(Records from a data collection)
-- START --

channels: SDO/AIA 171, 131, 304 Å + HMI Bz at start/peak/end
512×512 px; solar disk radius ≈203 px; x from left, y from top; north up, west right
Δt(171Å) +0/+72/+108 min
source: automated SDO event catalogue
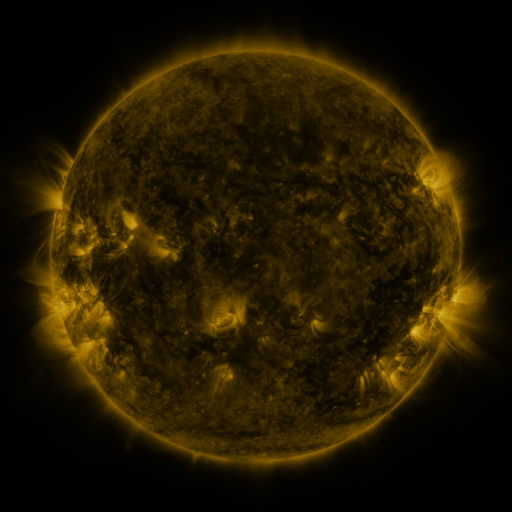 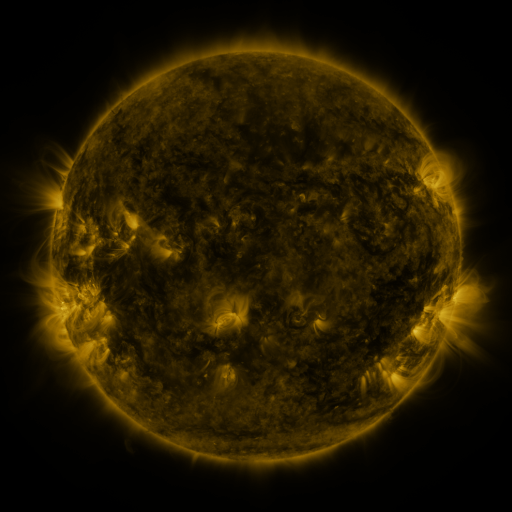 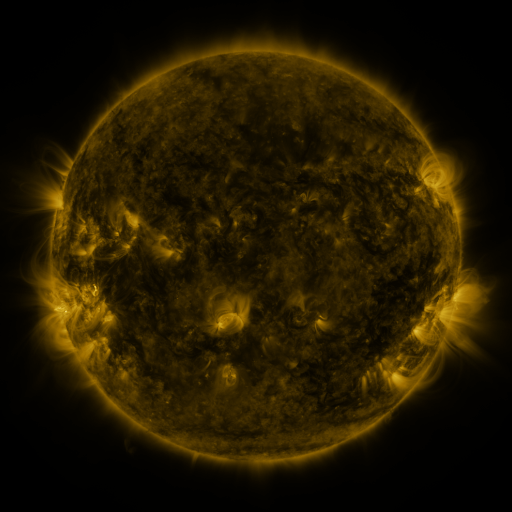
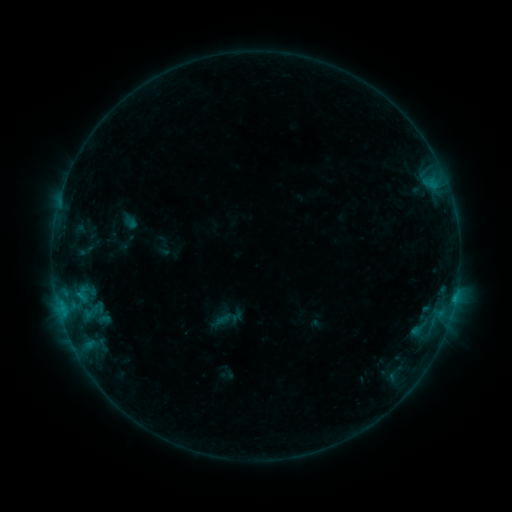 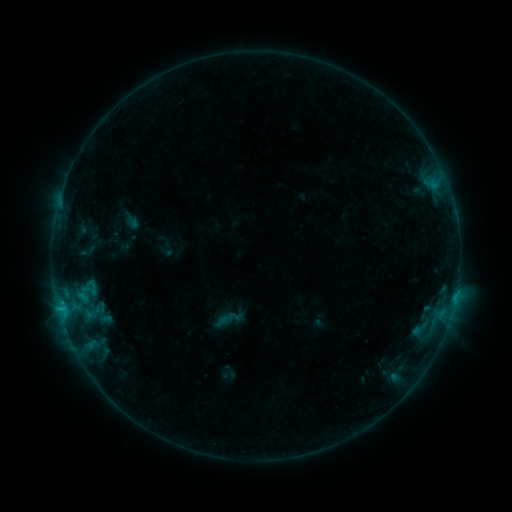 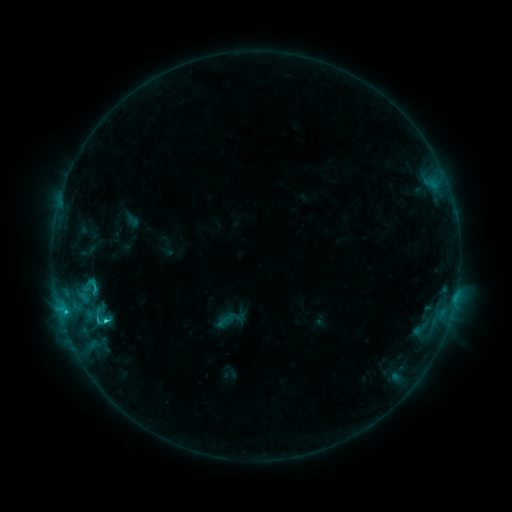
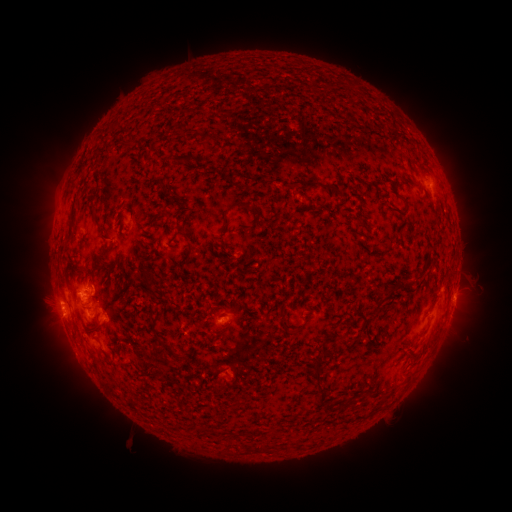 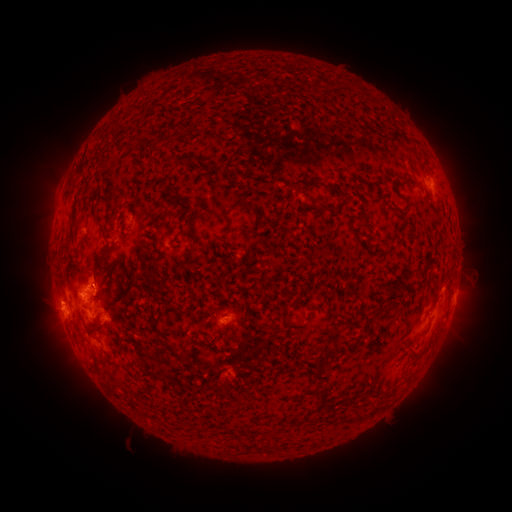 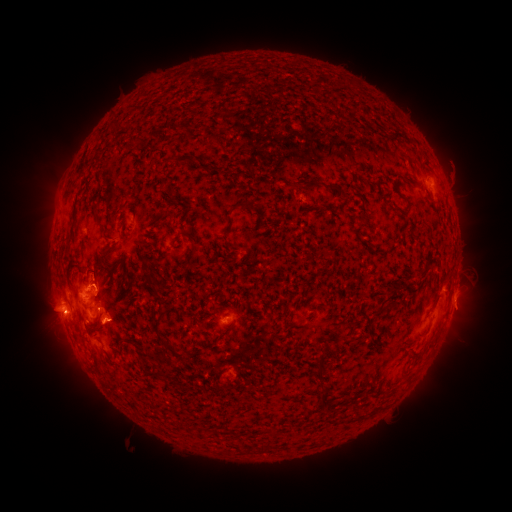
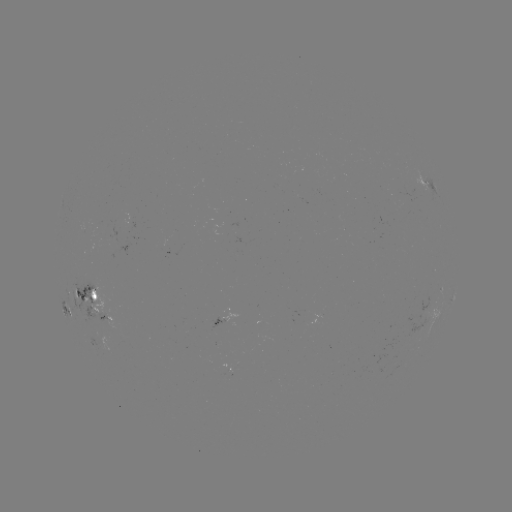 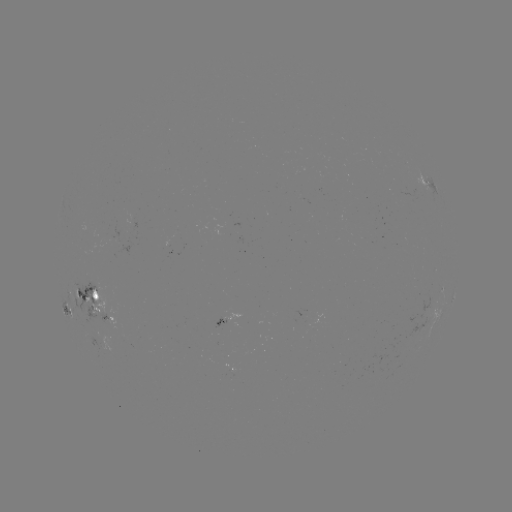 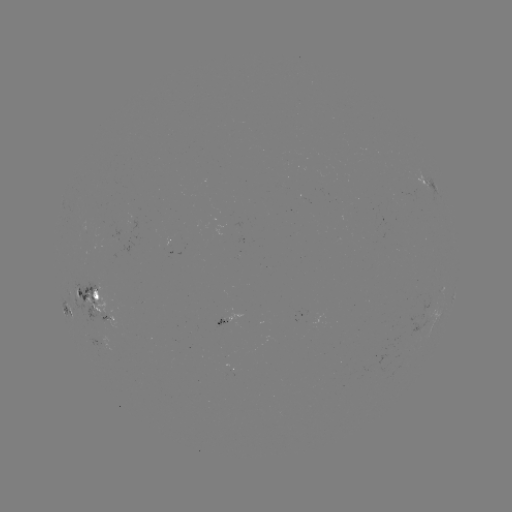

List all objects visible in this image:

-- END --

### EXERCISE TASK
Rewrite the records above, replacing "channels" with "passbands" and leaving everything else unchanged. Leave the pictures out of your answer.

### RESPONSE TO THE EXERCISE
passbands: SDO/AIA 171, 131, 304 Å + HMI Bz at start/peak/end
512×512 px; solar disk radius ≈203 px; x from left, y from top; north up, west right
Δt(171Å) +0/+72/+108 min
source: automated SDO event catalogue

List all objects visible in this image:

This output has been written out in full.